▶ [Task brief] Check every line of the entries for "charset", and copy the lines that hold it.
+++ The records +++
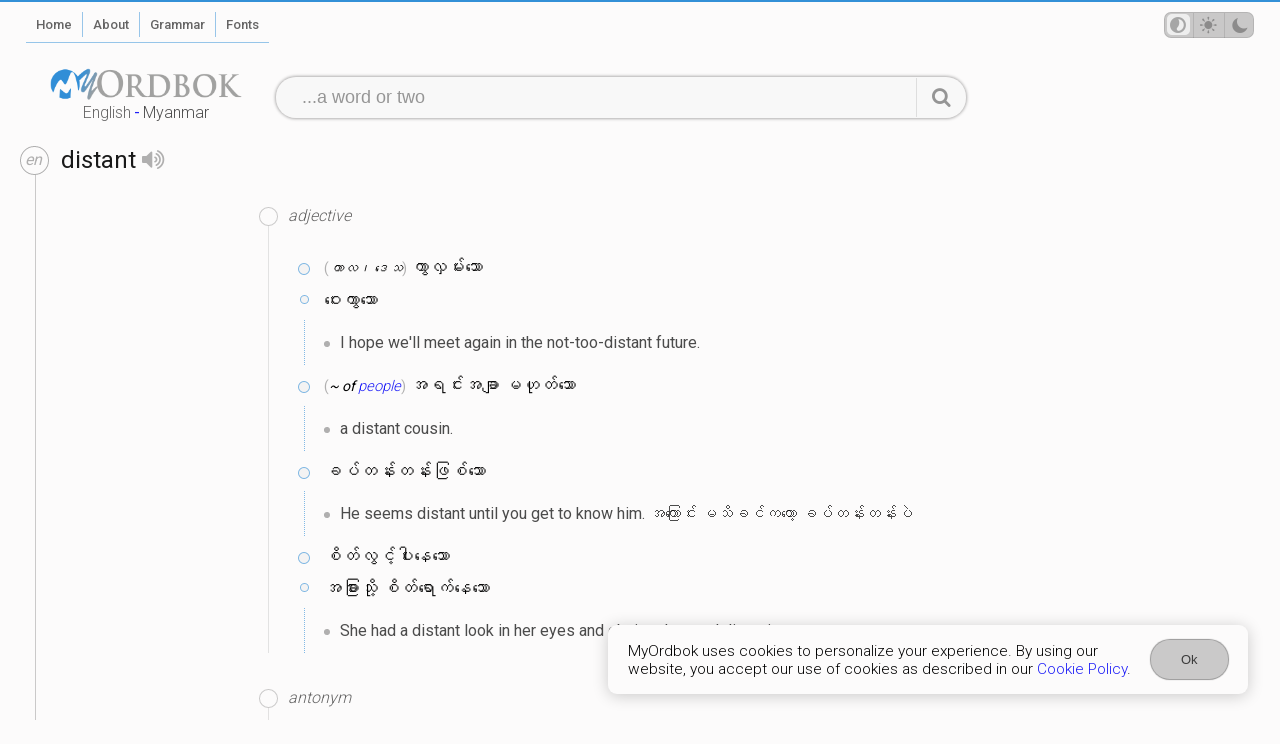

--- FILE ---
content_type: text/html; charset=utf-8
request_url: https://myordbok.com/definition?q=distant
body_size: 2324
content:
<!DOCTYPE html><html lang="en" dir="ltr" data-theme="auto"><head><meta charset="UTF-8"><meta name="viewport" content="width=device-width, initial-scale=1.0"><meta name="robots" content="index, follow"><meta name="author" content="Khen Solomon Lethil"><meta name="apple-mobile-web-app-capable" content="yes"><meta name="apple-mobile-web-app-status-bar-style" content="red"><meta name="theme-color" content="#3390d7"><title>&quot;distant&quot; definition and meaning in Myanmar</title><meta name="keywords" content="distant, definition | meaning, myanmar, burma, MyOrdbok"><meta name="description" content="The definition of distant in Myanmar, Burmese."><meta name="application-name" content="MyOrdbok" data-version="1.9.12"><base href="/"><link ref="icon" href="/favicon.png"><meta name="revised" content="Tuesday 20 January 2026"><meta property="og:image" content="/screenshot-home.png"><link rel="apple-touch-icon" sizes="180x180" href="/apple-touch-icon.png"><link rel="icon" type="image/png" sizes="32x32" href="/favicon-32x32.png"><link rel="icon" type="image/png" sizes="16x16" href="/favicon-16x16.png"><link rel="manifest" href="/app.webmanifest"><style>@import url('https://fonts.googleapis.com/css?family=Roboto:300,400,500,700&display=swap');
</style><script async src="https://www.googletagmanager.com/gtag/js?id=G-E74XPBN0S9"></script><script>window.dataLayer = window.dataLayer || [];
function gtag(){dataLayer.push(arguments);}
gtag('js', new Date());
gtag('config', 'G-E74XPBN0S9');
</script><script src="https://cdn.jsdelivr.net/npm/vue@3.3.9/dist/vue.global.prod.js"></script><link rel="stylesheet" href="/style.css?v=1.9.12"></head><body class="definition"><div class="primary" id="myordbok"><div class="ptl" id="bar"><div class="ltrt"><div class="navigate"><div class="column one"><ul><li class="showMobileMenu"><nav-engine></nav-engine><ol class="menu page"><li class="home"><a href="/"><span>Home</span></a></li><li class="about"><a href="/about"><span>About</span></a></li><li class="grammar"><a href="/grammar"><span>Grammar</span></a></li><li class="fonts"><a href="/myanmar-fonts/"><span>Fonts</span></a></li></ol></li></ul></div><div class="column two"><ul><li class="tmp"><ol class="menu user"><li class="theme"><theme-switch></theme-switch></li></ol></li></ul></div></div></div></div><div class="ptl" id="header"><div class="resz ltrt"><div class="row"><div class="column"><ol class="menu dictionary" id="MyOrdbok-logo" data-lang="en" title="&quot;distant&quot; definition and meaning in Myanmar"><li><a href="/dictionary/english"><span>English</span>-<span>Myanmar</span></a></li></ol></div><div class="column wide"><search-engine action="/definition"></search-engine></div></div></div></div><div class="ptl" id="content"><div><div class="gads"><div width="100vw" height="320" type="adsense" data-ad-client="ca-pub-2986689390924566" data-ad-slot="2945716327" data-auto-format="rspv" data-full-width=""><div overflow=""></div></div></div><div class="define result"><div class="sense"><script> var sugList = []</script><div class="definition"><div class="word" data-lang="en"><div><h1>distant<speech-engine word="distant" lang="en"></speech-engine></h1></div><div><p>?</p></div></div><div class="lexicon"><div class="ads"><div>ads</div></div><div class="meaning"><div class="pos adjective"><h2>adjective</h2><div><div class="mysql"><div class="mean"><p><em>ကာလ၊ ဒေသ</em> ကွာလှမ်းသော</p><p>ဝေးကွာသော</p></div><ul><li>I hope we'll meet again in the not-too-distant future.</li></ul></div><div class="mysql"><div class="mean"><p><em>~ of <a href="/definition?q=people">people</a></em> အရင်းအချာ မဟုတ်သော</p></div><ul><li>a distant cousin.</li></ul></div><div class="mysql"><div class="mean"><p>ခပ်တန်းတန်းဖြစ်သော</p></div><ul><li>He seems distant until you get to know him. အကြောင်း မသိခင်ကတော့ ခပ်တန်းတန်းပဲ</li></ul></div><div class="mysql"><div class="mean"><p>စိတ်လွင့်ပါးနေသော</p><p>အခြားသို့ စိတ်ရောက်နေသော</p></div><ul><li>She had a distant look in her eyes and obviously wasn't listening.</li></ul></div></div></div><div class="pos antonym"><h2>antonym</h2><div><div class="odd anth"><p><small>~</small> a word opposite to <a href="/definition?q=distant">distant</a>.</p><ol><li><a href="/definition?q=close">close</a></li></ol></div></div></div><div class="pos thesaurus"><h2>thesaurus</h2><div><div class="odd anth Adjective"><p><small>~</small> 18 words related to <a href="/definition?q=distant">distant</a> as <a href="/definition?q=Adjective">Adjective</a>.</p><ol><li><a href="/definition?q=distant">distant</a></li><li><a href="/definition?q=away">away</a></li><li><a href="/definition?q=deep">deep</a></li><li><a href="/definition?q=extreme">extreme</a></li><li><a href="/definition?q=far-flung">far-flung</a></li><li><a href="/definition?q=out-of-town">out-of-town</a></li><li><a href="/definition?q=yonder">yonder</a></li><li><a href="/definition?q=yon">yon</a></li><li><a href="/definition?q=nonadjacent">nonadjacent</a></li><li><a href="/definition?q=faraway">faraway</a></li><li><a href="/definition?q=loosely%20knit">loosely knit</a></li><li><a href="/definition?q=remote">remote</a></li><li><a href="/definition?q=removed">removed</a></li><li><a href="/definition?q=ulterior">ulterior</a></li><li><a href="/definition?q=aloof">aloof</a></li><li><a href="/definition?q=upstage">upstage</a></li><li><a href="/definition?q=reserved">reserved</a></li><li><a href="/definition?q=far">far</a></li></ol></div></div></div><div class="help improve"><div><helps-improve row="{&quot;term&quot;:&quot;distant&quot;,&quot;type&quot;:&quot;help&quot;,&quot;kind&quot;:[&quot;odd&quot;],&quot;v&quot;:&quot;what is this&quot;,&quot;exam&quot;:{&quot;type&quot;:&quot;examWord&quot;,&quot;value&quot;:[&quot;a&quot;,&quot;b&quot;]}}"></helps-improve></div></div></div></div></div></div><div class="promote"><div class="ads"><div>ads</div></div></div></div></div></div><div class="ptl" id="footer"><div class="ltrt"><div class="responsive"><ol class="copyright"><li class="copyright">&copy; <em>2024</em> <strong>MyOrdbok</strong></li></ol><ol class="menu privacy"><li><a href="/privacy-policy"><span>Privacy Policy</span></a></li><li><a href="/terms-of-service"><span>Terms</span></a></li><li><a href="/cookie-policy"><span>Cookie Policy</span></a></li></ol></div></div></div><div class="ptl" id="consent"><cookie-consent name="cookie" act="Ok"></cookie-consent></div></div><script src="/script.js?v=1.9.12"></script></body></html>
+++
▶ [Solution for this problem]
content_type: text/html; charset=utf-8
<!DOCTYPE html><html lang="en" dir="ltr" data-theme="auto"><head><meta charset="UTF-8"><meta name="viewport" content="width=device-width, initial-scale=1.0"><meta name="robots" content="index, follow"><meta name="author" content="Khen Solomon Lethil"><meta name="apple-mobile-web-app-capable" content="yes"><meta name="apple-mobile-web-app-status-bar-style" content="red"><meta name="theme-color" content="#3390d7"><title>&quot;distant&quot; definition and meaning in Myanmar</title><meta name="keywords" content="distant, definition | meaning, myanmar, burma, MyOrdbok"><meta name="description" content="The definition of distant in Myanmar, Burmese."><meta name="application-name" content="MyOrdbok" data-version="1.9.12"><base href="/"><link ref="icon" href="/favicon.png"><meta name="revised" content="Tuesday 20 January 2026"><meta property="og:image" content="/screenshot-home.png"><link rel="apple-touch-icon" sizes="180x180" href="/apple-touch-icon.png"><link rel="icon" type="image/png" sizes="32x32" href="/favicon-32x32.png"><link rel="icon" type="image/png" sizes="16x16" href="/favicon-16x16.png"><link rel="manifest" href="/app.webmanifest"><style>@import url('https://fonts.googleapis.com/css?family=Roboto:300,400,500,700&display=swap');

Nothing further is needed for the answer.